What?  I didn't think the NFPA 5000 was adopted anywhere in the world, I remember when the California's Building Standards Commission voted unanimously to adopt it, there were all kinds of allegations of the NFPA bribing the members of the commission, soon there was a movement to recall Governor Gray Davis and one of the reasons was the alleged bribery, the recall succeeded and Arnold Schwarzenegger was elected governor, as is common the members of the commission offered the resignations, Schwarzenegger accepted them and appointed a new commission, the first act of the new commission was to overrule the prior commission and to adopt the I Codes, much to my dismay nobody was prosecuted.  This is an article from 2002:



> With the release last month of the new NFPA 5000 Building Construction and Safety Code by the National Fire Protection Association (NFPA), the anticipated battle of building codes is officially under way.
> 
> NFPA's document will compete with the International Code Council's (ICC) International Building Code (IBC), initially published in 2000 and championed by a coalition that includes the American Institute of Architects, BOMA International and the Associated General Contractors. The IBC is a single document designed to supersede the codes of the three U.S. model code organizations — Country Club Hills, Ill.-based Building Officials and Code Administrators International, Birmingham, Ala.-based Southern Building Code Congress International, and the Whittier, Calif.-based International Conference of Building Officials.
> 
> ...




¹ https://www.bdcnetwork.com/codes-battle-begins-nfpa-5000-hits-streets


----------



## conarb (Jan 31, 2018)

Hey CDA, you didn't respond to my question as to why you want to know about a code that isn't used anywhere, what's up, is your jurisdiction thinking of adopting it doing away with the I Codes?


----------



## cda (Jan 31, 2018)

conarb said:


> Hey CDA, you didn't respond to my question as to why you want to know about a code that isn't used anywhere, what's up, is your jurisdiction thinking of adopting it doing away with the I Codes?




Sorry 

Trying to answer another person’s question

Florida uses some of the NFPA and required something out of 5000

Person asking was trying to reduce Building area to negate sprinkler requirement


----------



## FM William Burns (Feb 20, 2018)

CDA,

The fire resistive material ratings come from (NFPA 5000, 2015 edition if referenced from 101)
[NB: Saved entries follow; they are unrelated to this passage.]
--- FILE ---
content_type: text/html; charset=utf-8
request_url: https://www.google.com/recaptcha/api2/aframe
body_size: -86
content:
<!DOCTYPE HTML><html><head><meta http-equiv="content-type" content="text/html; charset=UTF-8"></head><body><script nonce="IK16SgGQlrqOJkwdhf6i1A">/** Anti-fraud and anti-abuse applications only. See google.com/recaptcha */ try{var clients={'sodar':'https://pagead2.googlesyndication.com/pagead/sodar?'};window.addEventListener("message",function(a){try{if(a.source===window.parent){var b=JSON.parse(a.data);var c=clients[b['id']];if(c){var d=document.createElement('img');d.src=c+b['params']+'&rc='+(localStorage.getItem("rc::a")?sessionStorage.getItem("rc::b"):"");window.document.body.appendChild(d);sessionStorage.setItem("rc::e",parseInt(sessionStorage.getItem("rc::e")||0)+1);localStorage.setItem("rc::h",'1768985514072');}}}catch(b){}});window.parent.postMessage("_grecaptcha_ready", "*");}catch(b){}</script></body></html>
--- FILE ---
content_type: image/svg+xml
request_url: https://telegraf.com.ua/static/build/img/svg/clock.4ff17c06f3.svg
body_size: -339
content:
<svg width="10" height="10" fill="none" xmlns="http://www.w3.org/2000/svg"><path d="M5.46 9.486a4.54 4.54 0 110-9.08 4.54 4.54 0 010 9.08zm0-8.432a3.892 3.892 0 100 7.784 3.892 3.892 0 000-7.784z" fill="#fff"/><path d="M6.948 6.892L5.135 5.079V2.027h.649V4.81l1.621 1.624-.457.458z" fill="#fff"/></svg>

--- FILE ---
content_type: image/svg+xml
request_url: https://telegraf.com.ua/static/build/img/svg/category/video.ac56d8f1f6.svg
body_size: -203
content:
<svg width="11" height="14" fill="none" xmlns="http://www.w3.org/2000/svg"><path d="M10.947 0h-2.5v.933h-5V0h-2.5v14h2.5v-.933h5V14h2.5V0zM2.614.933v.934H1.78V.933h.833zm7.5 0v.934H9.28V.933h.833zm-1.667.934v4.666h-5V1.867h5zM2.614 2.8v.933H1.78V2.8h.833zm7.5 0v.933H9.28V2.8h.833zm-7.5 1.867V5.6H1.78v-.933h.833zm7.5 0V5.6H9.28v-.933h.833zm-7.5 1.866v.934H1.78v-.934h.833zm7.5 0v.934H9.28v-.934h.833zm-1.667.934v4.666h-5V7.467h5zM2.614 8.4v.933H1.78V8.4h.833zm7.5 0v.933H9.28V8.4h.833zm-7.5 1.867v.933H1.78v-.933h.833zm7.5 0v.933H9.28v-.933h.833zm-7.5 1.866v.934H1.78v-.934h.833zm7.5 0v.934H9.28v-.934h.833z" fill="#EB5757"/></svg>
_8.2.2.4.1.1  Fire-resistive materials and assemblies of materials for walls shall meet the fire resistance requirements of Chapter 7 and this chapter_.
_7.4.1.1 Multiple Buildings. Multiple buildings located on the same lot shall be permitted to be a single building where the height of each building and the aggregate area of the buildings are within the limitations of __Table 7.4.1__, as modified by Sections __7.4__ through __7.6__._

Go on line and view for free.


----------



## cda (Feb 20, 2018)

FM William Burns said:


> CDA,
> 
> The fire resistive material ratings come from (NFPA 5000, 2015 edition if referenced from 101)
> 
> ...




But just NFPA does not have the same allowance as IBC,,

In that if you have one Building, and put a fire wall down the middle,,

Now you have two buildings.????


----------



## FM William Burns (Feb 20, 2018)

More similar than you would think.  The allowable height and area table 7.4.1 in 5000 is pretty much identical as that in 504 and 508 of IBC granted I did not go too far into each but the separation allowances are basically the same.


----------



## conarb (Feb 20, 2018)

Well Marshal Burns, maybe you could tell us who uses NFPA 5000, CDA said he thought an area of Florida, do you know anymore?  If it's only used in a part of Florida it is not relevant


----------